不妊のこころ (4)生殖の物語を編み直す作業

 「それで、本当はどうなるはずだったの?」不妊の方とのカウンセリングで私が大切にしている問いかけです。
 「結婚してしばらくは2人の生活を楽しんでから、最初は女の子で全部で3人ほしかった」「すぐに出産して忙しく子育てをしているはずだったのに」一人一人が語る「そうなるはずだった物語」は、ままごと遊びでお母さん役を演じた、幼い頃から描いてきたイメージです。

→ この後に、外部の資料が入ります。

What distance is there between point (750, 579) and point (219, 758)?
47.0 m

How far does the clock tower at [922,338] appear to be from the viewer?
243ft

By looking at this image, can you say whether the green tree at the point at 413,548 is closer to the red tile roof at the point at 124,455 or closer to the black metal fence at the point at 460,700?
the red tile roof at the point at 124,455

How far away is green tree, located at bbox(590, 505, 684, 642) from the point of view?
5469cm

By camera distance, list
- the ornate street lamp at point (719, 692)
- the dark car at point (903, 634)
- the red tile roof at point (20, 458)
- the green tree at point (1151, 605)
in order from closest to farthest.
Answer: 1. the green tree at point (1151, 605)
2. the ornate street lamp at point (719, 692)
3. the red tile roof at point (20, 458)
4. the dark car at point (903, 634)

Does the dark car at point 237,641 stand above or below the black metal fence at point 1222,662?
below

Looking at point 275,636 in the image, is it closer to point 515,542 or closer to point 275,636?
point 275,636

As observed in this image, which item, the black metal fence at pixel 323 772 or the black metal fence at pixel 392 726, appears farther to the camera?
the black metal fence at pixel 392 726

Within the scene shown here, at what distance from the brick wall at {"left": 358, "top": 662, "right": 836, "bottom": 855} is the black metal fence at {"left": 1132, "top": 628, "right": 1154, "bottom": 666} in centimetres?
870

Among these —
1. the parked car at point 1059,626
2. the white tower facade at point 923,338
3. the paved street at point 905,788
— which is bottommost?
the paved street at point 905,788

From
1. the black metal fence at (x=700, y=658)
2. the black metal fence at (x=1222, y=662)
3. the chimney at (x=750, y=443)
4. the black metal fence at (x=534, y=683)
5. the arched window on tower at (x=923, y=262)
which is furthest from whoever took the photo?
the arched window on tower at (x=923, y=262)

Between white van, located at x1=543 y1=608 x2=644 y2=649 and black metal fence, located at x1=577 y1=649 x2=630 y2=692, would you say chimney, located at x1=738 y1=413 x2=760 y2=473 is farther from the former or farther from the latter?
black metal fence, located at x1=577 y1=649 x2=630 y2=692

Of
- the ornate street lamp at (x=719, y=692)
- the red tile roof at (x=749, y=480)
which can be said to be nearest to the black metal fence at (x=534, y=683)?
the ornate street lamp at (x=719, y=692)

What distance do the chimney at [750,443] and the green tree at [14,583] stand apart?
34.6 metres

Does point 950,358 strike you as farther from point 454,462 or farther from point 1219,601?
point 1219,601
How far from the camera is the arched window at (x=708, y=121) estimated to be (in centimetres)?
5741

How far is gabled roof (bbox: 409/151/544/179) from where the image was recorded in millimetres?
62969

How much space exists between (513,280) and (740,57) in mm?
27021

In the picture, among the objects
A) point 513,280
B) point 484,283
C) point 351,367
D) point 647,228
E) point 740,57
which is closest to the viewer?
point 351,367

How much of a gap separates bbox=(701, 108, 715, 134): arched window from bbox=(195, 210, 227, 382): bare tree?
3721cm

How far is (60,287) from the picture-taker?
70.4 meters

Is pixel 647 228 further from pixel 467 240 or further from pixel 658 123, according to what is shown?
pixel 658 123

 これを私は、「生殖物語」と呼びます。この物語は、私たちの心の中心にずっと存在していますが、普段は意識されません。しかし、不妊や流産、新生児死亡など、想定外の事態が起こると、思ったように進まないという苦しさとともに意識されるようになります。このとき、「じゃあ子どものいない人生を考えよう」と、すぐに物語を修正できる人は、それほど不妊に苦しむことはありません。
 でも、修正は、そう簡単にはいかないものです。自分が幸せになるための最善のあり方として信じて紡いできた物語だからです。不本意ながら変わってしまった物語の渦中にいながら、それでも満足できる結末を目指し、自分なりの新しい物語を編み直していく作業が欠かせないと考えています。そのためにはまず、自分が送るはずだった物語を見つめ、もうその通りにはならないという悲しみと、しっかり向き合う必要があります。
 最初の私の質問は、あなたの「生殖物語」の編み直しを始めるための、大切な問いかけなのです。